Secondly, as researchers and practitioners committed to social justice and equality, what dilemmas and challenges do we face when engaging young people in critical conversations about their futures? What is our responsibility to enable them to access an alternative perceptual framework for understanding their ‘success’ and ‘failure’ in education and work? In opening up a discussion about the presence and significance of class and other inequalities in shaping their opportunities, are we playing the role of critical pedagogues (Freire, 1970), providing tools that allow them to think differently and challenge the forces of oppression? Or are we ‘affect aliens’ (Ahmed, 2010), killing the joy and any optimism they may have about their future in ways that stifle rather than liberate?

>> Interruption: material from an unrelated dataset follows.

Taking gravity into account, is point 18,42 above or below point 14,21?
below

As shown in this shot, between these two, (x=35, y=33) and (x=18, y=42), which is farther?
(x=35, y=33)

Finally, if ‘aspiration’, as it is currently figured, pathologises, individualises and sustains cruel attachments to exhausting and toxic promises that can’t be fulfilled, is there a case for a politics that is ‘against aspiration’? If so, what might an alternative political project look like which makes young lives more livable, and opens up the possibility of an alternative, more equitable and sustainable future (Levitas, 2012)?